No. HMRC treats auction lots as goods or services received in return for payment, so Gift Aid does not apply to the lot price itself. This is one of the most commonly misunderstood points for UK charities running auctions.
separately-labelled voluntary donation added on top of the winning bid can be Gift Aid eligible, provided the donor signs a Gift Aid declaration and has paid sufficient UK Income or Capital Gains Tax in the tax year. Higher-rate and additional-rate taxpayers can claim the difference between basic rate and their rate through Self Assessment for any legitimate Gift Aid element. Keep the lot payment and any voluntary donation clearly separated in your checkout process and records.
There is no specific auction licence required for a straightforward charity silent auction in the UK.
However, if you are selling or serving alcohol at the event, you will likely need a Temporary Event Notice (TEN) from your local licensing authority under the Licensing Act 2003. Apply well in advance, as there are limits on the number of TENs a premises can receive in a year.
If you add a raffle or prize draw alongside the auction, that element falls under the Gambling Act 2005. Unless the draw takes place entirely at the event (an incidental non-commercial lottery, which requires no registration), you will need to register a small society lottery with your local council. See the Gambling Commission guidance for the rules and thresholds.
Charities registered in England and Wales that are fundraising in Scotland must also be registered with OSCR. Check with your local licensing authority and your charity regulator for guidance specific to your circumstances.
The bid with the earlier timestamp wins. On a paper bid sheet, that means the bid written higher on the sheet (earlier in the sequence) wins. On a mobile bidding platform, timestamps are recorded automatically. State your tiebreaker rule clearly in your published rules and apply it consistently. Do not make exceptions.
Publish your payment enforcement rule before the auction: winning bidders agree to pay in full at close, and the lot goes to the next-highest bidder if the winner cannot or will not pay.
For paper auctions, ask the winner to re-attempt with a different card or method on the spot. Document the outcome either way.

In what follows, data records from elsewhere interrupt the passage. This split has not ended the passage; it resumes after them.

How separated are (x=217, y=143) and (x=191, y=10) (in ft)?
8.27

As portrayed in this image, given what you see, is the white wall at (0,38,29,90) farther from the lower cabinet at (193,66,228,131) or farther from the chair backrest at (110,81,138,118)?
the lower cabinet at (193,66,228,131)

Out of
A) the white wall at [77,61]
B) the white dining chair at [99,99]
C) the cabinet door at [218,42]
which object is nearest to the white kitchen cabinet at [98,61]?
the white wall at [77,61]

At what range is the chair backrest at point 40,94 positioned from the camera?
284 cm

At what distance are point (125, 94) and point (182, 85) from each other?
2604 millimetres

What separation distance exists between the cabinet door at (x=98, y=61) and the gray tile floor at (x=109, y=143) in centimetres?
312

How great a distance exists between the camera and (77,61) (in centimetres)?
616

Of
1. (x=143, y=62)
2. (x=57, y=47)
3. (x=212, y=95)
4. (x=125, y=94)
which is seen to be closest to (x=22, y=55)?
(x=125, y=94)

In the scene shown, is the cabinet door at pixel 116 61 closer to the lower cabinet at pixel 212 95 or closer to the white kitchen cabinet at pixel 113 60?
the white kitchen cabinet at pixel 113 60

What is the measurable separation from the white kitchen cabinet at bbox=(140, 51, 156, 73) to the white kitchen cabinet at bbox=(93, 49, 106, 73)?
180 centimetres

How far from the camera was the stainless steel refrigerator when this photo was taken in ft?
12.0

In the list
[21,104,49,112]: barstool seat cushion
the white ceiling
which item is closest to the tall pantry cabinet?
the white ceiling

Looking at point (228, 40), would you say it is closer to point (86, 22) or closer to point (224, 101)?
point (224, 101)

For mobile auctions with a card on file, the platform retries the charge automatically. You have an email trail to follow up. If the charge ultimately fails, contact the winner directly and, if unsuccessful, award the lot to the next-highest bidder. Keep records for the annual return.
Quality over quantity. Most charity silent auctions perform better with 15 to 25 well-chosen lots than with 60 mediocre ones. When bidders are spread too thin across too many lots, bidding is lighter and final prices are lower.
Aim for a mix: a few high-value experiences (£500 and above), a solid middle tier (£100 to £500), and accessible lots under £100 so that every guest has a realistic chance of winning something. A tightly curated selection also makes the room easier to manage for your volunteers.
Each lot description should include: the item or experience name, a brief factual description, the fair market value (FMV), any restrictions (expiry dates, blackout dates, geographic limits, age restrictions), the starting bid, and the minimum increment. For experience lots, add the redemption process and any liability notes.
Be accurate and honest. Overstating a lot's value or omitting restrictions leads to disputes at checkout and damages trust with your supporters. For items where condition matters (art, collectibles, second-hand goods), note the condition clearly. Descriptions that set accurate expectations result in higher bidder confidence and better final prices.